Collect metrics across clusters

How severe does this issue affect your experience of using Ray?

  • High: It blocks me to complete my task.

Hello,
We spin up multiple Ray clusters to support out internal users. We’d like to expose the Ray system metrics System Metrics — Ray 2.34.0 to these users.

We ingest all these metrics into a metrics DB service for efficient querying. To enable this, we need a way to distinguish the metrics for each cluster uniquely. How can I achieve this? In other words, is there a way to tag ALL the metrics for a given cluster with a UUID?

I explored using Ray namespaces Using Namespaces — Ray 2.34.0 for this purpose and passed that as an argument into ray.init. This was with the hope that namespace will be emitted as a label on the metrics. But that doesn’t seem to be happening.

Thanks.

1 Like

Hi, SessionName is a label we have with every metric and it’s a unique identifier per-cluster. Hopefully that will work for you.

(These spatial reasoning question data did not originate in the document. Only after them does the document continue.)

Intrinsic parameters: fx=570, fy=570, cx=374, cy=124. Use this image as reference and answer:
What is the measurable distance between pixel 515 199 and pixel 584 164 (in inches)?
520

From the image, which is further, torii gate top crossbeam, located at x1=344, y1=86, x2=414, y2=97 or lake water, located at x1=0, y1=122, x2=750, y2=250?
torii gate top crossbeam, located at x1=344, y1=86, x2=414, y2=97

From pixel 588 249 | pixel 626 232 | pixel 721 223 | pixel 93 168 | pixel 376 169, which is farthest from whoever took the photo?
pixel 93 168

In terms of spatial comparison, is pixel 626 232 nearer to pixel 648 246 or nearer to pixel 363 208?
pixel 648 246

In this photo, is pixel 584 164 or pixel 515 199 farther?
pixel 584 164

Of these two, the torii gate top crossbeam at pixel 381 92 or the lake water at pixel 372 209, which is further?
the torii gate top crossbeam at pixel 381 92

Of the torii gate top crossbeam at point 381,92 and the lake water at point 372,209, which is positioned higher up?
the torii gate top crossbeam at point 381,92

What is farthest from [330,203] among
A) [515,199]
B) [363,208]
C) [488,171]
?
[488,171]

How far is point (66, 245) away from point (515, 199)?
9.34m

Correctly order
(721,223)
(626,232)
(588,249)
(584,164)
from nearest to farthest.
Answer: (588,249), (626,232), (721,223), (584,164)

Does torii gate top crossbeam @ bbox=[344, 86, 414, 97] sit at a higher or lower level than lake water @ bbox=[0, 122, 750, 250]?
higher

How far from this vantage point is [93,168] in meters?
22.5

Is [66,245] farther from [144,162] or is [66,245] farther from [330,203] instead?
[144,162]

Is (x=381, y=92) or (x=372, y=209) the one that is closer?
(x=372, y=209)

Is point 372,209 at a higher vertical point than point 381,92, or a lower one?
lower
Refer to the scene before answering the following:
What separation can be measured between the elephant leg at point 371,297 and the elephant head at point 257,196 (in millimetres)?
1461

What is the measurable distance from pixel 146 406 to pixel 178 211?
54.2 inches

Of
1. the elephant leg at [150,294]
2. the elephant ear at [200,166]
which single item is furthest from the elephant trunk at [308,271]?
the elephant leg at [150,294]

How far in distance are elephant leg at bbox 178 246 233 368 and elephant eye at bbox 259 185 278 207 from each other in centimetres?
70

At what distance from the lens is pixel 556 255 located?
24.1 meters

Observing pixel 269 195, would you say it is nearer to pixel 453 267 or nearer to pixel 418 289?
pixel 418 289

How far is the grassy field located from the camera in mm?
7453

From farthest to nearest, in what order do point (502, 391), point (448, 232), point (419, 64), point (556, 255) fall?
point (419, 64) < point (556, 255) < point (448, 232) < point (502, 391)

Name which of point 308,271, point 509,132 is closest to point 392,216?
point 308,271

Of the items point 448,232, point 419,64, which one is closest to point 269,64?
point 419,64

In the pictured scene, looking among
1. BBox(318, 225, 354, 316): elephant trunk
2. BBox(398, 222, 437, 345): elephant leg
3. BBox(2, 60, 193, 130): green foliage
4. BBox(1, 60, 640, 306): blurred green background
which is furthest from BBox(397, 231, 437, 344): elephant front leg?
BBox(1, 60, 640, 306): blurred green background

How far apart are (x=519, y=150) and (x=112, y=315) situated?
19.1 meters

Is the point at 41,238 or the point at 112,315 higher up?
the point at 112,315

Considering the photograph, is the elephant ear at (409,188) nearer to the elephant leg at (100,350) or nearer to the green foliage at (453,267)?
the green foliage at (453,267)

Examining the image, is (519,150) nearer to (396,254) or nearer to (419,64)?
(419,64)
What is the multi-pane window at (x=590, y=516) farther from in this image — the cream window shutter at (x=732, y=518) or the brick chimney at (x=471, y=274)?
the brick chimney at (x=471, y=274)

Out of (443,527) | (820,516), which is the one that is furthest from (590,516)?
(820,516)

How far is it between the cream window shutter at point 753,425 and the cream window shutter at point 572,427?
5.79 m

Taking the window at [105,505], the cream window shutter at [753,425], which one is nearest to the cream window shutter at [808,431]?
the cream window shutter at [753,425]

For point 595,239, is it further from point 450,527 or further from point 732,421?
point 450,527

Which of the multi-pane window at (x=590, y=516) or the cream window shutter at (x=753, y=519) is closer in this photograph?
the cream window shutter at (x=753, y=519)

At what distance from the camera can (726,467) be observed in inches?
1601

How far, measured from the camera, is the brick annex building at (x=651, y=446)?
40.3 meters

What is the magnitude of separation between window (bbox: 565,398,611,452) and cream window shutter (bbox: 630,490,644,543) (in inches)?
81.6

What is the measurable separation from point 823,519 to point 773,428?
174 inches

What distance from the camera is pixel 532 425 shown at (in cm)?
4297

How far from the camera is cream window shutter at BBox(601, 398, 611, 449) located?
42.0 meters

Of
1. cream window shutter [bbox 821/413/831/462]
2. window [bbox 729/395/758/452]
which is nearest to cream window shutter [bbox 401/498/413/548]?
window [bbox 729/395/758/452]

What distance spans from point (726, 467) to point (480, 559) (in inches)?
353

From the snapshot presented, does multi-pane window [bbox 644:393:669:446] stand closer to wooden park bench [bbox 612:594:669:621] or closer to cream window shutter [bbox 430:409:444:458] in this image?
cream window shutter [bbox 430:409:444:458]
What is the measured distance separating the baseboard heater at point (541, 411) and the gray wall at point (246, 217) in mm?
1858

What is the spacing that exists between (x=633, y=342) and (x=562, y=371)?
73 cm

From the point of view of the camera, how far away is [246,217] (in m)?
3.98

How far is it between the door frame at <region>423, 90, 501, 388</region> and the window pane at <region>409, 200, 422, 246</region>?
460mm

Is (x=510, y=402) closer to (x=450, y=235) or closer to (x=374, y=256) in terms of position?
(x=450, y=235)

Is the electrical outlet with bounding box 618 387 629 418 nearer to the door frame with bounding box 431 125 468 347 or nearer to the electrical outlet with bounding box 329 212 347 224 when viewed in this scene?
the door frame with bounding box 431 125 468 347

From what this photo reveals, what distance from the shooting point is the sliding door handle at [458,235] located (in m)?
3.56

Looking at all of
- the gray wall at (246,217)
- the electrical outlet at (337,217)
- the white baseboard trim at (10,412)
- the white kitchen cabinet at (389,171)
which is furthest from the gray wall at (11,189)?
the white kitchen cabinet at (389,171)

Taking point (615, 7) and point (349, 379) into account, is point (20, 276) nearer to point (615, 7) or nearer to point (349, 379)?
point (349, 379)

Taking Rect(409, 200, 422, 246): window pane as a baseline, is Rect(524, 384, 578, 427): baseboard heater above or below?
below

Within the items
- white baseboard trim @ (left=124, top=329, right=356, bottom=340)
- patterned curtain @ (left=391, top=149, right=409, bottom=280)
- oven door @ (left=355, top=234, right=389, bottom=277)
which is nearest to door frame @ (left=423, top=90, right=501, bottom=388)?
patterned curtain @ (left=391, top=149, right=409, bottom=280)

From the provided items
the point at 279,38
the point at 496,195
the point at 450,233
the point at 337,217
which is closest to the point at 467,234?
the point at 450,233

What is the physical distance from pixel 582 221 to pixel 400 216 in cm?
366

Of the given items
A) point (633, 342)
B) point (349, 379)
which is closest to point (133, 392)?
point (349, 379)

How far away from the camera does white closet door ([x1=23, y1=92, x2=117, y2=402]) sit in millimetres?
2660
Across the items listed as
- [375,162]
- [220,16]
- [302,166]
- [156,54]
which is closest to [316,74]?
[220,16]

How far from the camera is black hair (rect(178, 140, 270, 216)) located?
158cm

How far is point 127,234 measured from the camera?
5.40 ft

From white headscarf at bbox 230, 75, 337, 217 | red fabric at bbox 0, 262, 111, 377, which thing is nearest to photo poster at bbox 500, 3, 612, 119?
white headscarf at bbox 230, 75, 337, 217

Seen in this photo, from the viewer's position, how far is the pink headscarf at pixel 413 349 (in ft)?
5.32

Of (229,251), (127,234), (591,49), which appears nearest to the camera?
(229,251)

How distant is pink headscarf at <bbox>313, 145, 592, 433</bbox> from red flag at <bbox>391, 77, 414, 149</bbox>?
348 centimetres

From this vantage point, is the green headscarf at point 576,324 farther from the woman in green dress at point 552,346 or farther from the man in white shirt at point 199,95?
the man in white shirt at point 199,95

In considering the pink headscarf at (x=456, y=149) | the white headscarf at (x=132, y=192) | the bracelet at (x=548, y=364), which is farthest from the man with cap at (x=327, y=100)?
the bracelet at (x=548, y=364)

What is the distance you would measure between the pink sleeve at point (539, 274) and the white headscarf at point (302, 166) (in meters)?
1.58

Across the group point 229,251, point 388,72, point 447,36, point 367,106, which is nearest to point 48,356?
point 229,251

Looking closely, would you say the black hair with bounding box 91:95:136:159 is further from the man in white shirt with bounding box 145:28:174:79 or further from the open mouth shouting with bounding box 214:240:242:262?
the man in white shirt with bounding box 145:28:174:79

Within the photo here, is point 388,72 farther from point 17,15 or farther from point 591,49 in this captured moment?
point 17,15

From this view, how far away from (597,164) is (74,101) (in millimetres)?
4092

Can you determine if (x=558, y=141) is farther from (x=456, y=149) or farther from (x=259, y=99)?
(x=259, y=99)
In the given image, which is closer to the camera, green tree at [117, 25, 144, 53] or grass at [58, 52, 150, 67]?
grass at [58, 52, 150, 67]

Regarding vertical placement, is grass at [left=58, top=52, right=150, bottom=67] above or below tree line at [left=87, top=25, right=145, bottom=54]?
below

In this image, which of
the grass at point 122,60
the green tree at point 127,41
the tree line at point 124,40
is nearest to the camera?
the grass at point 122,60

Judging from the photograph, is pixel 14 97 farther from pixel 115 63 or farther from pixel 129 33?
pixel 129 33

One alternative strategy (something we do at Anyscale) is to ingest metrics and apply labels on top that identify cluster with some pre-determined ID. We use vector to ingest metrics and configure it to apply a different cluster id for each cluster.

1 Like

Thanks for your response @aguo . However I’m seeing several metrics that do not have this label. Some example are pasted below from a test Ray cluster.

Yes, applying additional labels is a good idea. I’m exploring that with Prometheus metric relabeling feature.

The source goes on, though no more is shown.